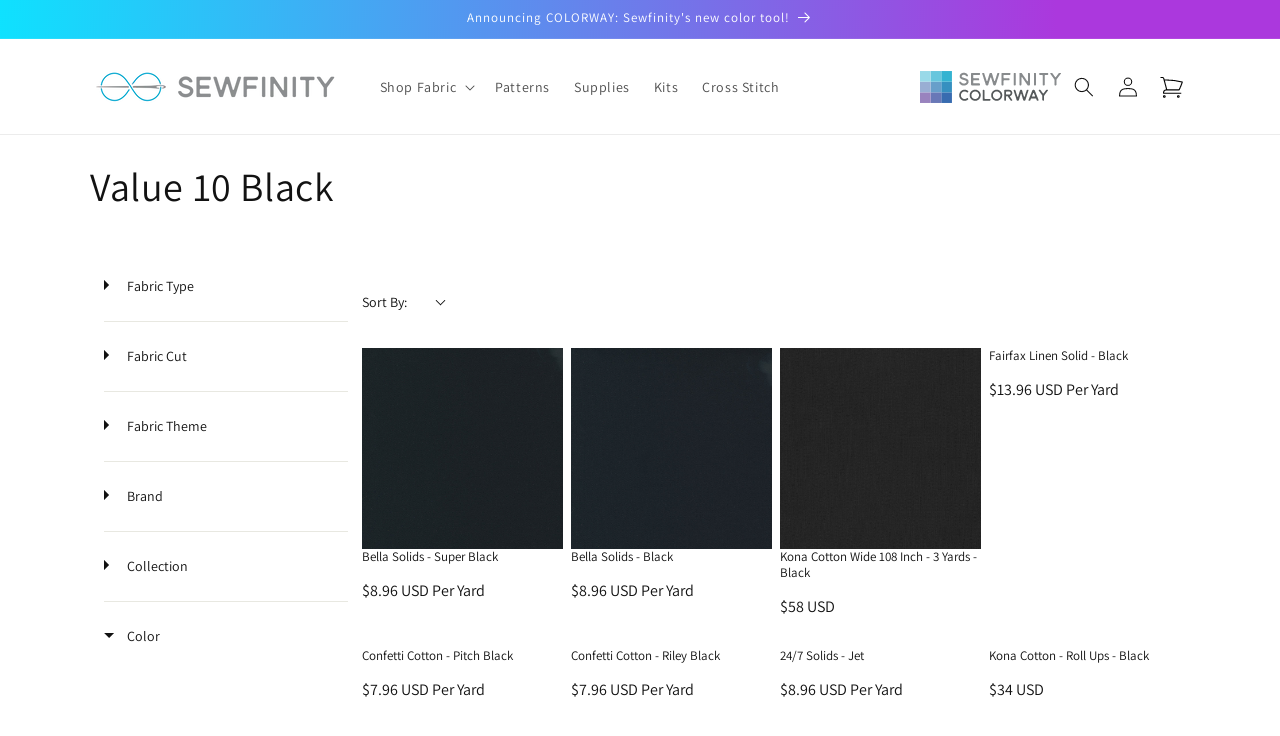

--- FILE ---
content_type: image/svg+xml
request_url: https://sewfinity.com/cdn/shop/t/18/assets/icon-shopping-cart.svg?v=33944232254412209011763421331
body_size: -544
content:
<svg xmlns="http://www.w3.org/2000/svg" fill="none" viewBox="0 0 40 40" stroke="currentColor" class="size-6">
    <g transform="translate(7.75 8.375)">
        <path stroke-linecap="round" stroke-linejoin="round" d="M2.25 3h1.386c.51 0 .955.343 1.087.835l.383 1.437M7.5 14.25a3 3 0 0 0-3 3h15.75m-12.75-3h11.218c1.121-2.3 2.1-4.684 2.924-7.138a60.114 60.114 0 0 0-16.536-1.84M7.5 14.25 5.106 5.272M6 20.25a.75.75 0 1 1-1.5 0 .75.75 0 0 1 1.5 0Zm12.75 0a.75.75 0 1 1-1.5 0 .75.75 0 0 1 1.5 0Z" />
        <!-- Cart badge -->
        <circle cx="20" cy="6.5" r="5" fill="#22c55e" stroke="#16a34a" stroke-width="0.5"/>
    </g>
</svg>

--- FILE ---
content_type: text/javascript
request_url: https://cdn.shopify.com/extensions/019a5b62-8ad2-76a7-8d41-62b6b798663e/sewfinity-theme-extensions-92/assets/fractional-quantity-root.js
body_size: 165
content:
function skuMatchesPrefix(prefix, sku) {
  const skuPrefix = sku.substring(0, prefix.length);
  return prefix.toUpperCase() === skuPrefix.toUpperCase();
}

function updateCart(cart, cartData) {
  if (cart && cart.items) {
    const ix = cart.items.findIndex((it) => it.sku === cartItem.sku);

    if (ix > -1) {
      cart.items[ix].quantity = cartItem.quantity;
    } else {
      const items = [...cart.items, cartItem];
      cart.items = items;
    }
  }
}

class FractionalQuantityRoot extends HTMLElement {
  constructor() {
    super();
  }

  connectedCallback() {
    const CART_ELEMENT_ID = "__fractional-qty-cart-root";
    const SETTINGS_ELEMENT_ID = "__fractional-qty-settings-root";
    const settingsElem = document.getElementById(SETTINGS_ELEMENT_ID);

    if (!settingsElem) {
      console.error(
        `Expected settings JSON block "${SETTINGS_ELEMENT_ID}" to be present and contain valid JSON settings`
      );
      this.visible = false;
      return;
    }

    this.settings = JSON.parse(settingsElem.textContent);
    this.step = 1 / this.settings.quantity_factor;

    const cartDataElem = document.getElementById(CART_ELEMENT_ID);

    this.cart = JSON.parse(cartDataElem ? cartDataElem.textContent : "{}");

    this.renderCartBubble();

    this.cartUpdatedUnsubscriber = subscribe(
      PUB_SUB_EVENTS.cartUpdate,
      (ev) => {
        if (ev.source === "product-form" && this.cart) {
          // we are working with 1 product.
          var cartItem = ev.cartData;
          const ix = this.cart.items.findIndex((it) => it.sku === cartItem.sku);
          if (ix > -1) {
            this.cart.items[ix] = cartItem;
          } else {
            this.cart.items = [...this.cart.items, cartItem];
          }
        }

        if (ev.source === "cart-items" && this.cart) {
          this.cart.items = [...ev.cartData.items];
        }

        this.renderCartBubble();
      }
    );
  }

  disconnectedCallback() {
    if (this.cartUpdatedUnsubscriber) {
      this.cartUpdatedUnsubscriber();
    }
  }

  renderCartBubble() {
    setTimeout(() => {
      if (this.cart && this.cart.items) {
        let totalItemCount = this.cart.items.length;
        const labels = document.querySelectorAll(".cart-count-bubble span");

        labels.forEach((label) => {
          if (label.classList.contains("visually-hidden")) {
            label.innerHTML = `${totalItemCount} items`;
          } else {
            label.innerHTML = totalItemCount;
          }
        });
      }
    }, 200);

    const fullIcon = document.querySelector(".icon-cart-full");
    const emptyIcon = document.querySelector(".icon-cart-empty");

    if (this.cart && this.cart.items && this.cart.items.length > 0) {
      if (fullIcon && fullIcon.classList.contains("visually-hidden")) {
        fullIcon.classList.remove("visually-hidden");
      }
      if (emptyIcon && !emptyIcon.classList.contains("visually-hidden")) {
        emptyIcon.classList.add("visually-hidden");
      } 
    } else { 
      if (fullIcon && !fullIcon.classList.contains("visually-hidden")) {
        fullIcon.classList.add("visually-hidden");
      }
      if (emptyIcon && emptyIcon.classList.contains("visually-hidden")) {
        emptyIcon.classList.remove("visually-hidden");
      }
    }
  }
}

if (!customElements.get("fractional-quantity-root")) {
  customElements.define("fractional-quantity-root", FractionalQuantityRoot);
}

----

→ TASK REQUIREMENTS
Pictures must not appear in the copy, and every record must be restated word for word.

→ EXERCISE OUTPUT
--- FILE ---
content_type: image/svg+xml
request_url: https://sewfinity.com/cdn/shop/t/18/assets/icon-shopping-cart.svg?v=33944232254412209011763421331
body_size: -544
content:
<svg xmlns="http://www.w3.org/2000/svg" fill="none" viewBox="0 0 40 40" stroke="currentColor" class="size-6">
    <g transform="translate(7.75 8.375)">
        <path stroke-linecap="round" stroke-linejoin="round" d="M2.25 3h1.386c.51 0 .955.343 1.087.835l.383 1.437M7.5 14.25a3 3 0 0 0-3 3h15.75m-12.75-3h11.218c1.121-2.3 2.1-4.684 2.924-7.138a60.114 60.114 0 0 0-16.536-1.84M7.5 14.25 5.106 5.272M6 20.25a.75.75 0 1 1-1.5 0 .75.75 0 0 1 1.5 0Zm12.75 0a.75.75 0 1 1-1.5 0 .75.75 0 0 1 1.5 0Z" />
        <!-- Cart badge -->
        <circle cx="20" cy="6.5" r="5" fill="#22c55e" stroke="#16a34a" stroke-width="0.5"/>
    </g>
</svg>

--- FILE ---
content_type: text/javascript
request_url: https://cdn.shopify.com/extensions/019a5b62-8ad2-76a7-8d41-62b6b798663e/sewfinity-theme-extensions-92/assets/fractional-quantity-root.js
body_size: 165
content:
function skuMatchesPrefix(prefix, sku) {
  const skuPrefix = sku.substring(0, prefix.length);
  return prefix.toUpperCase() === skuPrefix.toUpperCase();
}

function updateCart(cart, cartData) {
  if (cart && cart.items) {
    const ix = cart.items.findIndex((it) => it.sku === cartItem.sku);

    if (ix > -1) {
      cart.items[ix].quantity = cartItem.quantity;
    } else {
      const items = [...cart.items, cartItem];
      cart.items = items;
    }
  }
}

class FractionalQuantityRoot extends HTMLElement {
  constructor() {
    super();
  }

  connectedCallback() {
    const CART_ELEMENT_ID = "__fractional-qty-cart-root";
    const SETTINGS_ELEMENT_ID = "__fractional-qty-settings-root";
    const settingsElem = document.getElementById(SETTINGS_ELEMENT_ID);

    if (!settingsElem) {
      console.error(
        `Expected settings JSON block "${SETTINGS_ELEMENT_ID}" to be present and contain valid JSON settings`
      );
      this.visible = false;
      return;
    }

    this.settings = JSON.parse(settingsElem.textContent);
    this.step = 1 / this.settings.quantity_factor;

    const cartDataElem = document.getElementById(CART_ELEMENT_ID);

    this.cart = JSON.parse(cartDataElem ? cartDataElem.textContent : "{}");

    this.renderCartBubble();

    this.cartUpdatedUnsubscriber = subscribe(
      PUB_SUB_EVENTS.cartUpdate,
      (ev) => {
        if (ev.source === "product-form" && this.cart) {
          // we are working with 1 product.
          var cartItem = ev.cartData;
          const ix = this.cart.items.findIndex((it) => it.sku === cartItem.sku);
          if (ix > -1) {
            this.cart.items[ix] = cartItem;
          } else {
            this.cart.items = [...this.cart.items, cartItem];
          }
        }

        if (ev.source === "cart-items" && this.cart) {
          this.cart.items = [...ev.cartData.items];
        }

        this.renderCartBubble();
      }
    );
  }

  disconnectedCallback() {
    if (this.cartUpdatedUnsubscriber) {
      this.cartUpdatedUnsubscriber();
    }
  }

  renderCartBubble() {
    setTimeout(() => {
      if (this.cart && this.cart.items) {
        let totalItemCount = this.cart.items.length;
        const labels = document.querySelectorAll(".cart-count-bubble span");

        labels.forEach((label) => {
          if (label.classList.contains("visually-hidden")) {
            label.innerHTML = `${totalItemCount} items`;
          } else {
            label.innerHTML = totalItemCount;
          }
        });
      }
    }, 200);

    const fullIcon = document.querySelector(".icon-cart-full");
    const emptyIcon = document.querySelector(".icon-cart-empty");

    if (this.cart && this.cart.items && this.cart.items.length > 0) {
      if (fullIcon && fullIcon.classList.contains("visually-hidden")) {
        fullIcon.classList.remove("visually-hidden");
      }
      if (emptyIcon && !emptyIcon.classList.contains("visually-hidden")) {
        emptyIcon.classList.add("visually-hidden");
      } 
    } else { 
      if (fullIcon && !fullIcon.classList.contains("visually-hidden")) {
        fullIcon.classList.add("visually-hidden");
      }
      if (emptyIcon && emptyIcon.classList.contains("visually-hidden")) {
        emptyIcon.classList.remove("visually-hidden");
      }
    }
  }
}

if (!customElements.get("fractional-quantity-root")) {
  customElements.define("fractional-quantity-root", FractionalQuantityRoot);
}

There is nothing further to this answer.